### GIVEN RECORDS ###

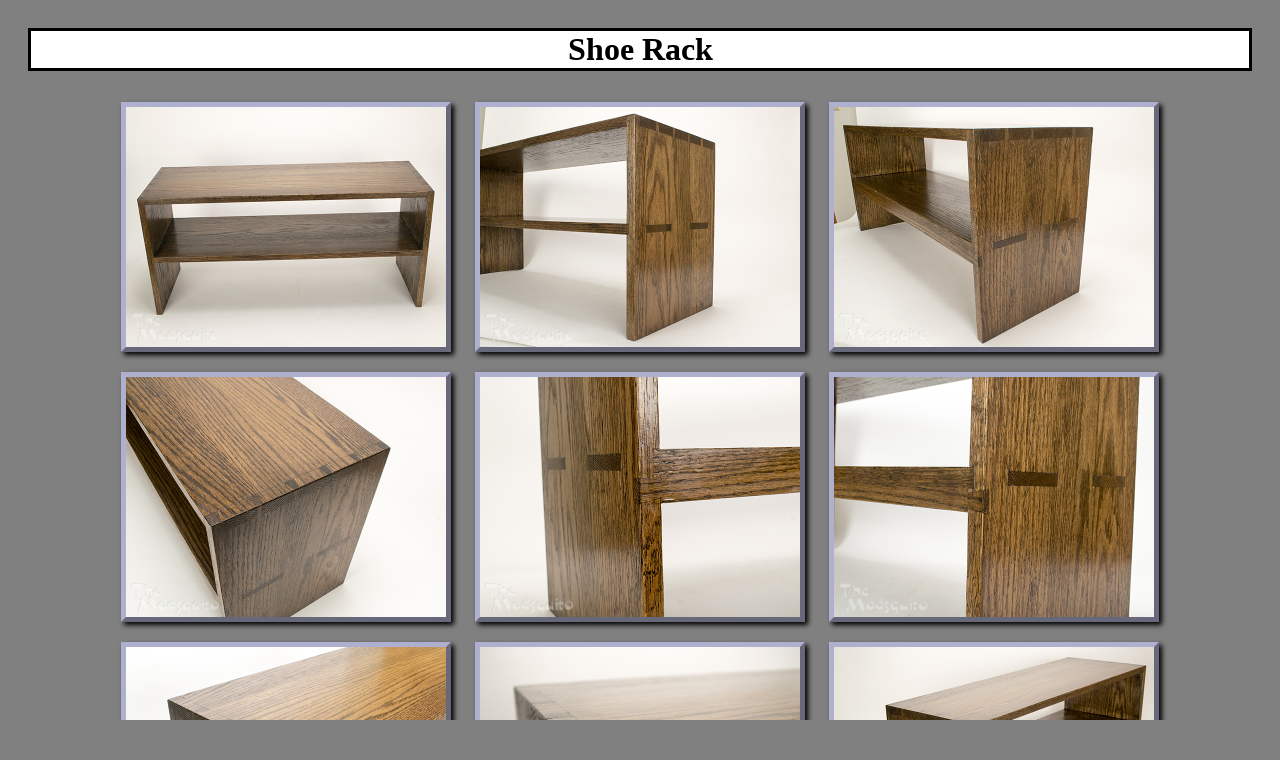

--- FILE ---
content_type: text/html; charset=UTF-8
request_url: http://mosquitomediaserver.com/projectLogImages/ShoeRack/
body_size: 461
content:
<html>
<head>	
	<title>Mosquito's Shoe Rack</title>
	<link rel="stylesheet" type="text/css" href="../gallery.css">
	<script src="../jquery-1.10.2.min.js" type="text/javascript"></script>
	<script src="../galleryNoSize.js" type="text/javascript"></script>
</head>
<body>
<h1>Shoe Rack</h1>
<div id="overlay">
	<div id="largeDisplay">
	<img src='' />
	</div>
</div>

<div id="groupWrapper">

###

### [WORK ORDER]
Return an exact transcription of the entries above, excluding each image.

### [SOLUTION TO THIS TASK]
--- FILE ---
content_type: text/html; charset=UTF-8
request_url: http://mosquitomediaserver.com/projectLogImages/ShoeRack/
body_size: 461
content:
<html>
<head>	
	<title>Mosquito's Shoe Rack</title>
	<link rel="stylesheet" type="text/css" href="../gallery.css">
	<script src="../jquery-1.10.2.min.js" type="text/javascript"></script>
	<script src="../galleryNoSize.js" type="text/javascript"></script>
</head>
<body>
<h1>Shoe Rack</h1>
<div id="overlay">
	<div id="largeDisplay">
	<img src='' />
	</div>
</div>

<div id="groupWrapper">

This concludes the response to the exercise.